McClements—who, along with two of his food science colleagues, is consistently ranked among the world’s most highly cited researchers by Clarivate Analytics—conducts research on foods that are better not just for human health, but for the planet. Over the past five years, the department’s focus has shifted heavily toward research on plant-based analogs for meat, seafood, eggs, and dairy products. While some plant-based foods on the market today are less beneficial to human health than the animal products they’re replacing—McClements pointed to vegan cheeses that are high in saturated fat and sugar but lacking in the protein and calcium found in dairy cheese—the UMass food scientists are working to make them healthier.

“We’re trying to use knowledge from medicine and nutrition science to redesign foods to be healthier. We’re reducing fat, salt, and sugar, and fortifying foods with Omega-3 fatty acids, dietary fiber, and other micronutrients like vitamins D and B12, calcium, and iron, which might be lacking in a plant-based diet,” said McClements. “We have to understand not only how to assemble ingredients from nature into these highly complex materials we call foods, but also understand how they get disassembled in the body, distributed to all the body’s organs, and ultimately how they fuel the body.”

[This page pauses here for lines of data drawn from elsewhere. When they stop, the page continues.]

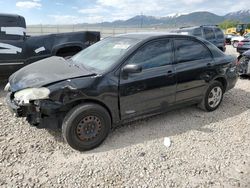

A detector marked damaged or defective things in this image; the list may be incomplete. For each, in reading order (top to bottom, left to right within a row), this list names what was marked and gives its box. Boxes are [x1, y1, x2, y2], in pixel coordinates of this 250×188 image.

crushed hood [9, 55, 94, 92]
broken headlight [14, 88, 50, 105]
damaged front end [5, 85, 64, 129]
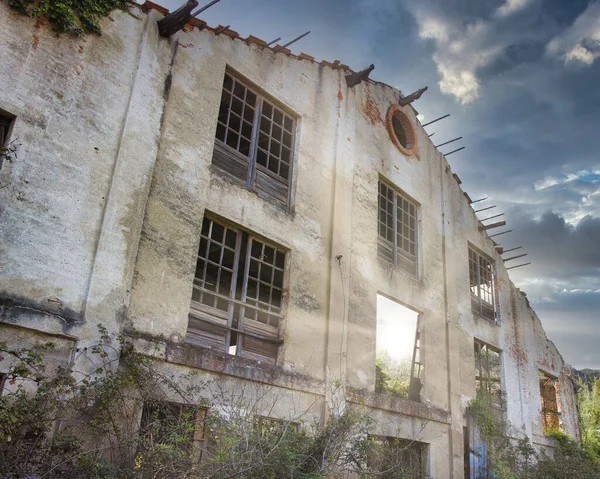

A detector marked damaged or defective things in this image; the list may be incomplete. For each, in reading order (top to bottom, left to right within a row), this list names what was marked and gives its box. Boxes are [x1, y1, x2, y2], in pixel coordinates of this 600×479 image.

rusted metal rod [191, 0, 221, 17]
rusted metal rod [274, 31, 310, 51]
broken window [213, 71, 296, 206]
broken window [380, 180, 418, 278]
broken window [188, 216, 288, 362]
broken window [468, 248, 496, 322]
broken window [139, 402, 207, 458]
broken window [366, 436, 426, 478]
broken window [376, 296, 422, 402]
broken window [474, 342, 502, 408]
broken window [540, 372, 564, 436]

For example, McClements and colleagues developed an egg product made from pea or potato protein that looks and tastes similar to chicken eggs. They fortified it with Omega-3 fatty acids and lutein, a type of carotenoid that promotes eye health. “This could be sold as liquid ‘egg’ in a carton, or as pre-cooked patties. It could help prevent macular degeneration—a cause of blindness—in the elderly,” said McClements.

Though processed foods face a backlash from some consumers, McClements believes scientific and technological advances in food are positive overall. In fact, he said, they are necessary to address mounting challenges, including feeding a growing global population, climate change and extreme weather, and public health challenges associated with diets heavy in unhealthy processed foods.  

“We shouldn’t be scared of science,” he said. “I think we really need it if we're going to solve these big problems.”

Added Siega-Riz, "In order to improve population health, we must consider the accessibility of nutritious food, as well as the social, economic, and environmental contexts that determine our dietary behaviors. The UMass 'food is medicine initiative' seeks to address all these interrelated dimensions."